Память о братьях Тучковых жива и по сей день. Портреты Николая, Павла и Александра выставлены в военной галерее Зимнего дворца. Их именем названа одна из московских улиц и подмосковный поселок. Именем Сергея Тучкова названа улица в городе Измаиле. На Бородинском поле и в его музеях до сих пор сохранилось немало свидетельств геройства братьев Тучковых.
«Доблесть родителей — наследие детей, — выбито на одном из гранитных памятников поля русской славы. — Все тленно, все преходяще, только доблесть никогда не исчезнет, она бессмертна».

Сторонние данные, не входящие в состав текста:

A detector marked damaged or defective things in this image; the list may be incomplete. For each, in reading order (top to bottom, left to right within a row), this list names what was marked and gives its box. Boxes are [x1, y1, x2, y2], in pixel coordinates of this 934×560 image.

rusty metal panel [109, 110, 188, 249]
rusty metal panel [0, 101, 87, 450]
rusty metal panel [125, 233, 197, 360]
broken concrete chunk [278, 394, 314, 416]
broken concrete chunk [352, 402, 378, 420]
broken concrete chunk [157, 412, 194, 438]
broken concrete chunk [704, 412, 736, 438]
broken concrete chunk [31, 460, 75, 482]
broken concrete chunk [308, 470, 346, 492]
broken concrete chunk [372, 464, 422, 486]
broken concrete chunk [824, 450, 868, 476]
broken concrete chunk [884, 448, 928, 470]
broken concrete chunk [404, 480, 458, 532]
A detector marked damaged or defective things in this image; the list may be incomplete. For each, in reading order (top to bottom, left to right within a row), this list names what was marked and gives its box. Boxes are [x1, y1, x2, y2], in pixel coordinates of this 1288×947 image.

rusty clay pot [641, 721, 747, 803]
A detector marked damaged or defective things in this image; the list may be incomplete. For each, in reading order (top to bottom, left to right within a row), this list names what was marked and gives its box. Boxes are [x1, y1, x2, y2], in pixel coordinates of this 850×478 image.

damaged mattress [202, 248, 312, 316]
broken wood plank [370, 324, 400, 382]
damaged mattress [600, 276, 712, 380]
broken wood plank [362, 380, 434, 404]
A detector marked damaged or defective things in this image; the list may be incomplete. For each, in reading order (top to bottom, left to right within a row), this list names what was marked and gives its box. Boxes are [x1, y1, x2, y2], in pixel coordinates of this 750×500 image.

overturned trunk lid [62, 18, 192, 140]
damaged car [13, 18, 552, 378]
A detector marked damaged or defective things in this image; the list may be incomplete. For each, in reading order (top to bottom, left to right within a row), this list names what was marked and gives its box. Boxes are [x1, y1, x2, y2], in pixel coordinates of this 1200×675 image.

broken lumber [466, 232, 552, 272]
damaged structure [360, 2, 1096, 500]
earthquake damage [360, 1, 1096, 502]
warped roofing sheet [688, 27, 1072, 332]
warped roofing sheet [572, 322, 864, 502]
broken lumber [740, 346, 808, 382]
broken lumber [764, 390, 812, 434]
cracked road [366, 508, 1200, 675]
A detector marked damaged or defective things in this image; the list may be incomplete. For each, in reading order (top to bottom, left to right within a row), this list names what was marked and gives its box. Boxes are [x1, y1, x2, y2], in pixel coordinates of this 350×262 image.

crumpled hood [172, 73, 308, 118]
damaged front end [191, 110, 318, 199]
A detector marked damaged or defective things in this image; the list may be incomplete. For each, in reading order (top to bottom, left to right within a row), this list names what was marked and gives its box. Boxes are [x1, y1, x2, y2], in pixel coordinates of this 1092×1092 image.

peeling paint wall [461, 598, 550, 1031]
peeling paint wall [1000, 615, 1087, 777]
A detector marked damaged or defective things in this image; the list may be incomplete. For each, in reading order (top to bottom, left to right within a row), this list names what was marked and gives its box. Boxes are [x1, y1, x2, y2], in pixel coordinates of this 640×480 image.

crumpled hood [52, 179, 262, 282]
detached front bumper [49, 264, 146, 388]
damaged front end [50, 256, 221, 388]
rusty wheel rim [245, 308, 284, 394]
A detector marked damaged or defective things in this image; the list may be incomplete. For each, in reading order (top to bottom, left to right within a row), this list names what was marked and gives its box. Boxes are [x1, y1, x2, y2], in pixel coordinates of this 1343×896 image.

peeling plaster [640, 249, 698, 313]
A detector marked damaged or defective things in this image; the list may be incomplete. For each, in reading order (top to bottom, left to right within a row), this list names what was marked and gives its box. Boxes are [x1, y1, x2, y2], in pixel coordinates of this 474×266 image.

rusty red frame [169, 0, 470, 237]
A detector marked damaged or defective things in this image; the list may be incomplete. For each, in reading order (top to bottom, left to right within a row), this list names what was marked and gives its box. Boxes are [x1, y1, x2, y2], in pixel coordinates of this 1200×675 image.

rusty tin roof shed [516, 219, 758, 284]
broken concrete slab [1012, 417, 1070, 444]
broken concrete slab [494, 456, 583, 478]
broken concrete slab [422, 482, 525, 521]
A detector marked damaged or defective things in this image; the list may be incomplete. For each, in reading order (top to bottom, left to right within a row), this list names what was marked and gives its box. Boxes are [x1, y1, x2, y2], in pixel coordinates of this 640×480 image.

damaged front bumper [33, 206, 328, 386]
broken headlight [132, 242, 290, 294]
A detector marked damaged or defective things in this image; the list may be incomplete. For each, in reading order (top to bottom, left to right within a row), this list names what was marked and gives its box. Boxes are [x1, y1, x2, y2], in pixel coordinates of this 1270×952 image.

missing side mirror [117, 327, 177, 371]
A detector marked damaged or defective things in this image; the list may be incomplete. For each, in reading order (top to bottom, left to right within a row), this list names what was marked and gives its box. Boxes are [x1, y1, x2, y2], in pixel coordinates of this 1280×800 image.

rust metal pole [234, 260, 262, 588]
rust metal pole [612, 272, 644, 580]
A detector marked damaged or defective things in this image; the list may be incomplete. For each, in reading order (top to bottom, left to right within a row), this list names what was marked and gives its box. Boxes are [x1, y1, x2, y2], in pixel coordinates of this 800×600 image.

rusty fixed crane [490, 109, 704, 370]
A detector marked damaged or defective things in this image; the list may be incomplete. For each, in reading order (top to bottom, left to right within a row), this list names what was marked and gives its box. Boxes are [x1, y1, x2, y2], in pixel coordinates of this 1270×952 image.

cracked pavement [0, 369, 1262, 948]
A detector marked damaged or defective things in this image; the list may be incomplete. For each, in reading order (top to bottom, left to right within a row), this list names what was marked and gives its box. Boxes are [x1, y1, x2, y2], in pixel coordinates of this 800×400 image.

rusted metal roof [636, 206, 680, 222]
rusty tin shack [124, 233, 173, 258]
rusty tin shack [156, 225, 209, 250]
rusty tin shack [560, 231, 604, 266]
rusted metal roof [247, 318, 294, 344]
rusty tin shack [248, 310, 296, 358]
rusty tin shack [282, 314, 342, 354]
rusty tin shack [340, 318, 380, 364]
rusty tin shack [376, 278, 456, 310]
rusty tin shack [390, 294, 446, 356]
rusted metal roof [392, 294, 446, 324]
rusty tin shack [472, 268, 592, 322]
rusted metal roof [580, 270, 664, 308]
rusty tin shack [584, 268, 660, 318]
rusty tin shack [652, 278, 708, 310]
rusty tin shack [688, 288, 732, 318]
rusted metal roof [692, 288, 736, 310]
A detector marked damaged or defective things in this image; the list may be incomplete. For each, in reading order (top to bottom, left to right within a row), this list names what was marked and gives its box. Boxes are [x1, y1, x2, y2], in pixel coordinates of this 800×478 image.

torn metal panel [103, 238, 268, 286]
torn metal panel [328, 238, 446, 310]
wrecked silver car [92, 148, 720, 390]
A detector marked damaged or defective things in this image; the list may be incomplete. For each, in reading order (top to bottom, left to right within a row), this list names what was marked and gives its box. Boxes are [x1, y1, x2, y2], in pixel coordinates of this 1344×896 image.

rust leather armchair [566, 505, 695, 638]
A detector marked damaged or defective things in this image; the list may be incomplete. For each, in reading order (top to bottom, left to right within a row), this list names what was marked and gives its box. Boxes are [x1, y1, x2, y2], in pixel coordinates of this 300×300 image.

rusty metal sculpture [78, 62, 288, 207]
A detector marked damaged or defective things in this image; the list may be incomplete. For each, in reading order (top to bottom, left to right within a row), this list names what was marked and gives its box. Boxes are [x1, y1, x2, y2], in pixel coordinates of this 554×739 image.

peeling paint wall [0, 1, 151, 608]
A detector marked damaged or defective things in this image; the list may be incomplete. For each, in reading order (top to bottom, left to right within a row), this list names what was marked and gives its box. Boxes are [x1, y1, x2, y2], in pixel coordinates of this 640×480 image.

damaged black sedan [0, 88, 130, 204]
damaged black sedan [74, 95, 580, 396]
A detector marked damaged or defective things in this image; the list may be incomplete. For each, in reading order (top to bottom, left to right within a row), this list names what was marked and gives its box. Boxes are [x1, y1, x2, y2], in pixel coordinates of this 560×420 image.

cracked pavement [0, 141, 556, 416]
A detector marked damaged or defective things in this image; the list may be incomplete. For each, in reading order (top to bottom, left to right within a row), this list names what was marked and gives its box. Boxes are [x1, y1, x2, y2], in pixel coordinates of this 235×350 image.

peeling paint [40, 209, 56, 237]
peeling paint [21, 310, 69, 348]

Бессмертны и братья Тучковы.
В восточной части Ленинских гор, на высоком правом берегу Москвы-реки уже более двух веков стоит дворец, на который с завистью заглядываются горожане и их гости: вот где пожить бы — вся Москва на ладони. Но сотрудники института химической физики не хотят лишаться рабочего места чуть ли не в самом центре города и стойко переносят неудобства старинного особняка во время своих ультрасовременных опытов.
А еще каких-то полтора века назад вокруг Мамоновой дачи, как называли эту дворянскую усадьбу москвичи, шумел вековой лес, редких грибников и любителей дальних загородных прогулок сковывал суеверный страх возле чугунной решетки с желтой ржавчиной и зеленым бархатом мохового нароста, за которой в глубине роскошного сада сверкал загадочный двухэтажный дом с террассами и высоким бельведером. Здесь долгие годы в полудобровольном заточении жил сын графа Александра Дмитриева-Мамонова, двенадцатого фаворита Екатерины II, посмевшего прийти в уныние от прелестей своей шестидесятилетней царствующей любовницы и предпочесть ей молодую княжну Щербатову, за что и был милостиво спроважен в Москву.
В белокаменном, живущем на крестьянский лад городе опальный фаворит, привыкший к фейерверкам, блеску двора и тонкой лести, загрустил и вскорости следом за молодой женой сошел в могилу, оставив сыну, по слухам, миллионное состояние.